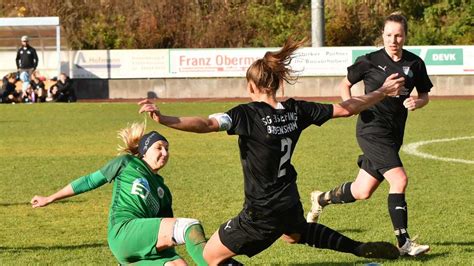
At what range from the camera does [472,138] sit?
1758 centimetres

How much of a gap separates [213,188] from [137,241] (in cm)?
600

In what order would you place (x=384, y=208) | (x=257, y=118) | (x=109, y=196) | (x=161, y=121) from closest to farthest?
1. (x=161, y=121)
2. (x=257, y=118)
3. (x=384, y=208)
4. (x=109, y=196)

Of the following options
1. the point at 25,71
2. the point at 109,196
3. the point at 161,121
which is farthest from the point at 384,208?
the point at 25,71

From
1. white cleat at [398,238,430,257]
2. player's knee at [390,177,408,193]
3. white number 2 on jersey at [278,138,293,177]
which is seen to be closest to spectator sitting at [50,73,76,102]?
player's knee at [390,177,408,193]

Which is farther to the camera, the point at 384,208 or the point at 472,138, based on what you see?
the point at 472,138

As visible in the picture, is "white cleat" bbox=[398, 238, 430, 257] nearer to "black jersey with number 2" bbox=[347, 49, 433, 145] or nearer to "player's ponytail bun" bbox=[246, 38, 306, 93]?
"black jersey with number 2" bbox=[347, 49, 433, 145]

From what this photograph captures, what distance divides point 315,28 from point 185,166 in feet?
69.4

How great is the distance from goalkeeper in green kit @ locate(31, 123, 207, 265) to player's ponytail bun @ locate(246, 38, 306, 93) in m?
0.84

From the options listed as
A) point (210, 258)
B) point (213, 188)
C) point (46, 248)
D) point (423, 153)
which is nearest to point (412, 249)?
point (210, 258)

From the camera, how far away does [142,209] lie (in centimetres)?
615

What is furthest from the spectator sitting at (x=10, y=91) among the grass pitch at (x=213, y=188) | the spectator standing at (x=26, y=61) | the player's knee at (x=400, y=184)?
the player's knee at (x=400, y=184)

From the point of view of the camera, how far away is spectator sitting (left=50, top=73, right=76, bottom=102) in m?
32.1

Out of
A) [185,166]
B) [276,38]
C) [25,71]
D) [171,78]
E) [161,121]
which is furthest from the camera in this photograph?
[276,38]

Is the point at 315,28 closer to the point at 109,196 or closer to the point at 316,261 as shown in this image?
the point at 109,196
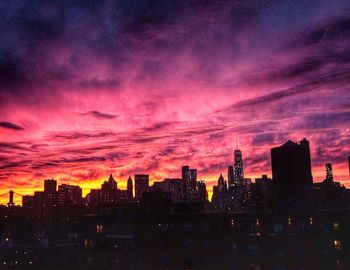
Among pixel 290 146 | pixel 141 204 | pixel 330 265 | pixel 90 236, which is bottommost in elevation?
pixel 330 265

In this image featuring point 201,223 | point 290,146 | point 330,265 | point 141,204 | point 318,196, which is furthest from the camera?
point 290,146

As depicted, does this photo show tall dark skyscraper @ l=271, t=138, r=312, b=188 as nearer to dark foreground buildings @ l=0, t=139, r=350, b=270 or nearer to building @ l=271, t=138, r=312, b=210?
building @ l=271, t=138, r=312, b=210

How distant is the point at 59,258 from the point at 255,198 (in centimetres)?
9016

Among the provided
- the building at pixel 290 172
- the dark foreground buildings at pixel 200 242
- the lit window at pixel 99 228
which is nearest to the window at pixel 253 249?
the dark foreground buildings at pixel 200 242

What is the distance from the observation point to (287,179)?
111812 millimetres

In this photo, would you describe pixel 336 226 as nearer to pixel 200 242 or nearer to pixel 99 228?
pixel 200 242

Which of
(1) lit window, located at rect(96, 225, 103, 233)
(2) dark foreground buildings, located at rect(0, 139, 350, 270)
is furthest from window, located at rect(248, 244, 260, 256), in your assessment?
(1) lit window, located at rect(96, 225, 103, 233)

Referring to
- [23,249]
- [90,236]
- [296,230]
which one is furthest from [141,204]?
[296,230]

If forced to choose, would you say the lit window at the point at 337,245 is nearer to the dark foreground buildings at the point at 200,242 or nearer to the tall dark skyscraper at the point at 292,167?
the dark foreground buildings at the point at 200,242

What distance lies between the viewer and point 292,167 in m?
111

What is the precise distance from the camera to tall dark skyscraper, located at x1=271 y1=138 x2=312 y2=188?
110562 millimetres

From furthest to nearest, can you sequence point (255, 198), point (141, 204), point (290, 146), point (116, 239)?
point (255, 198) < point (290, 146) < point (141, 204) < point (116, 239)

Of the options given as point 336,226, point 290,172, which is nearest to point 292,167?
point 290,172

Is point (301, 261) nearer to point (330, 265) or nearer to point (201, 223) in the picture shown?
point (330, 265)
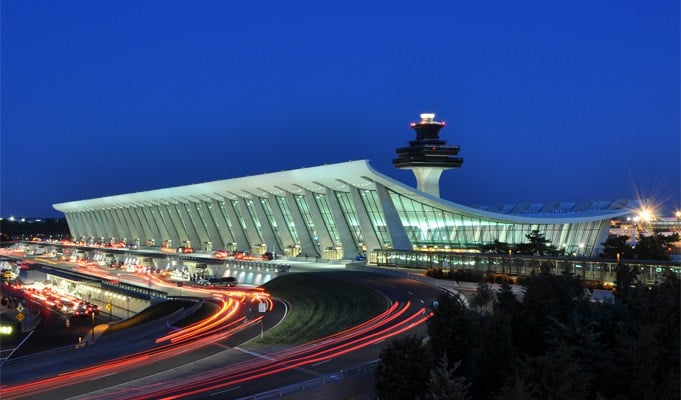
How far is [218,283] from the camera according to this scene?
53.2 m

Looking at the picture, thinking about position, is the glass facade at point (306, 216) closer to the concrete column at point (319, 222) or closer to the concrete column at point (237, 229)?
the concrete column at point (319, 222)

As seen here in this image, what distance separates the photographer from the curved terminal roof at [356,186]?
5662 centimetres

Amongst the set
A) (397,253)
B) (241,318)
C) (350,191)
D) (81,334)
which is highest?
(350,191)

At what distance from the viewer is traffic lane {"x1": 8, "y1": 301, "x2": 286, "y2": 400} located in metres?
20.6

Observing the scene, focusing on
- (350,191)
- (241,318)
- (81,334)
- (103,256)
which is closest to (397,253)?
(350,191)

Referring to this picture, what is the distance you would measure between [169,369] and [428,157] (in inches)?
2747

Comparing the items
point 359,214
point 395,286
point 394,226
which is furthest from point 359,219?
point 395,286

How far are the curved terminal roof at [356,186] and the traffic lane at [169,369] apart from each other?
99.7 ft

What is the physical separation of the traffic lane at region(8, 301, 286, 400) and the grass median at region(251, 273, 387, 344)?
2036 millimetres

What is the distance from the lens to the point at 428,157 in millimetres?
88625

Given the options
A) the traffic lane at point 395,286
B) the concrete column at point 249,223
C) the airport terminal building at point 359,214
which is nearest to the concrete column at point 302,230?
the airport terminal building at point 359,214

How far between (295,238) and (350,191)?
16766 mm

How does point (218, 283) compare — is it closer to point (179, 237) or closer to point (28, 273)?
point (28, 273)

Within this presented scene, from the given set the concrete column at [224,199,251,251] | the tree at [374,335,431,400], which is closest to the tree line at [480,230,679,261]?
the tree at [374,335,431,400]
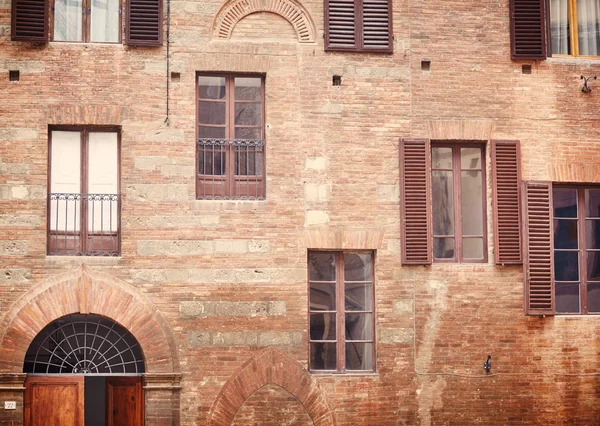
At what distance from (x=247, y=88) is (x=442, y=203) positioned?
3138 millimetres

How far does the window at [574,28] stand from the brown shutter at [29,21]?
712cm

---

## What the task asks:
Reproduce all of the lines above verbatim, omitting the pictures.

## Completed task:
At what range from the camera does [472,138] sit?
1758 centimetres

How much of a gap separates [213,188] from [137,241] (in cm)?
600

In what order would you place (x=384, y=208) | (x=257, y=118) | (x=109, y=196) | (x=161, y=121) from closest to farthest?
1. (x=161, y=121)
2. (x=257, y=118)
3. (x=384, y=208)
4. (x=109, y=196)

Of the following options
1. the point at 25,71
2. the point at 109,196
3. the point at 161,121
which is farthest from the point at 384,208?
the point at 25,71

From
1. white cleat at [398,238,430,257]
2. player's knee at [390,177,408,193]
3. white number 2 on jersey at [278,138,293,177]
which is seen to be closest to spectator sitting at [50,73,76,102]?
player's knee at [390,177,408,193]

Which is farther to the camera, the point at 384,208 or the point at 472,138, based on what you see?
the point at 472,138

As visible in the picture, is "white cleat" bbox=[398, 238, 430, 257] nearer to "black jersey with number 2" bbox=[347, 49, 433, 145] or nearer to "player's ponytail bun" bbox=[246, 38, 306, 93]?
"black jersey with number 2" bbox=[347, 49, 433, 145]

From what this photograph captures, what distance divides point 315,28 from point 185,166 in feet?
69.4

How great is the distance from goalkeeper in green kit @ locate(31, 123, 207, 265) to player's ponytail bun @ locate(246, 38, 306, 93) in m?
0.84

From the options listed as
A) point (210, 258)
B) point (213, 188)
C) point (46, 248)
D) point (423, 153)
which is nearest to point (412, 249)?
point (210, 258)

From the camera, how far away does [142,209] lie (in centimetres)?
615

What is furthest from the spectator sitting at (x=10, y=91) among the grass pitch at (x=213, y=188) | the spectator standing at (x=26, y=61) | the player's knee at (x=400, y=184)?
the player's knee at (x=400, y=184)

From the point of view of the camera, how far away is spectator sitting (left=50, top=73, right=76, bottom=102) in m?
32.1

Out of
A) [185,166]
B) [276,38]
C) [25,71]
D) [171,78]
E) [161,121]
which is furthest from the camera in this photograph?
[276,38]

Is the point at 315,28 closer to the point at 109,196 or closer to the point at 316,261 as shown in this image?
the point at 109,196
Among pixel 290 146 | pixel 141 204 | pixel 330 265 | pixel 90 236, which is bottommost in elevation?
pixel 330 265

In this image featuring point 201,223 | point 290,146 | point 330,265 | point 141,204 | point 318,196, which is furthest from the camera?
point 290,146

As depicted, does this photo show tall dark skyscraper @ l=271, t=138, r=312, b=188 as nearer to dark foreground buildings @ l=0, t=139, r=350, b=270 or nearer to building @ l=271, t=138, r=312, b=210?
building @ l=271, t=138, r=312, b=210

How distant is the point at 59,258 from the point at 255,198 (in centimetres)?
9016

Among the provided
- the building at pixel 290 172
- the dark foreground buildings at pixel 200 242
- the lit window at pixel 99 228
which is nearest to the window at pixel 253 249?
the dark foreground buildings at pixel 200 242

What is the distance from the observation point to (287,179)?
111812 millimetres

In this photo, would you describe pixel 336 226 as nearer to pixel 200 242 or nearer to pixel 99 228?
pixel 200 242

Which of
(1) lit window, located at rect(96, 225, 103, 233)
(2) dark foreground buildings, located at rect(0, 139, 350, 270)
is furthest from window, located at rect(248, 244, 260, 256), in your assessment?
(1) lit window, located at rect(96, 225, 103, 233)

Referring to
- [23,249]
- [90,236]
- [296,230]
which one is furthest from [141,204]?
[296,230]

If forced to choose, would you say the lit window at the point at 337,245 is nearer to the dark foreground buildings at the point at 200,242 or nearer to the tall dark skyscraper at the point at 292,167?
the dark foreground buildings at the point at 200,242

What distance lies between the viewer and point 292,167 in m?
111

What is the precise distance from the camera to tall dark skyscraper, located at x1=271 y1=138 x2=312 y2=188?
110562 millimetres

From furthest to nearest, can you sequence point (255, 198), point (141, 204), point (290, 146), point (116, 239)?
point (255, 198) < point (290, 146) < point (141, 204) < point (116, 239)

Of the options given as point 336,226, point 290,172, which is nearest to point 292,167?
point 290,172

Is point (301, 261) nearer to point (330, 265) or nearer to point (201, 223) in the picture shown?
point (330, 265)
How far is [218,283] from the camera according to this scene?
53.2 m

Looking at the picture, thinking about position, is the glass facade at point (306, 216) closer to the concrete column at point (319, 222) or closer to the concrete column at point (237, 229)?
the concrete column at point (319, 222)

As seen here in this image, what distance separates the photographer from the curved terminal roof at [356,186]?
5662 centimetres

Amongst the set
A) (397,253)
B) (241,318)
C) (350,191)
D) (81,334)
which is highest?
(350,191)

At what distance from the viewer is traffic lane {"x1": 8, "y1": 301, "x2": 286, "y2": 400} located in metres?
20.6

Observing the scene, focusing on
- (350,191)
- (241,318)
- (81,334)
- (103,256)
which is closest to (397,253)?
(350,191)

Referring to this picture, what is the distance you would measure between [169,369] and [428,157] (in inches)?
2747

Comparing the items
point 359,214
point 395,286
point 394,226
which is furthest from point 359,219?
point 395,286

How far are the curved terminal roof at [356,186] and the traffic lane at [169,369] apart from each other?
99.7 ft

What is the physical separation of the traffic lane at region(8, 301, 286, 400) and the grass median at region(251, 273, 387, 344)?
2036 millimetres

What is the distance from the lens to the point at 428,157 in millimetres?
88625

Given the options
A) the traffic lane at point 395,286
B) the concrete column at point 249,223
C) the airport terminal building at point 359,214
which is nearest to the concrete column at point 302,230?
the airport terminal building at point 359,214

How far between (295,238) and (350,191)?
16766 mm

How does point (218, 283) compare — is it closer to point (179, 237) or closer to point (28, 273)?
point (28, 273)

Within this presented scene, from the given set the concrete column at [224,199,251,251] | the tree at [374,335,431,400], which is closest to the tree line at [480,230,679,261]?
the tree at [374,335,431,400]
At what distance from (x=247, y=88) is (x=442, y=203) positioned?
3138 millimetres

How far does the window at [574,28] stand from the brown shutter at [29,21]?
712cm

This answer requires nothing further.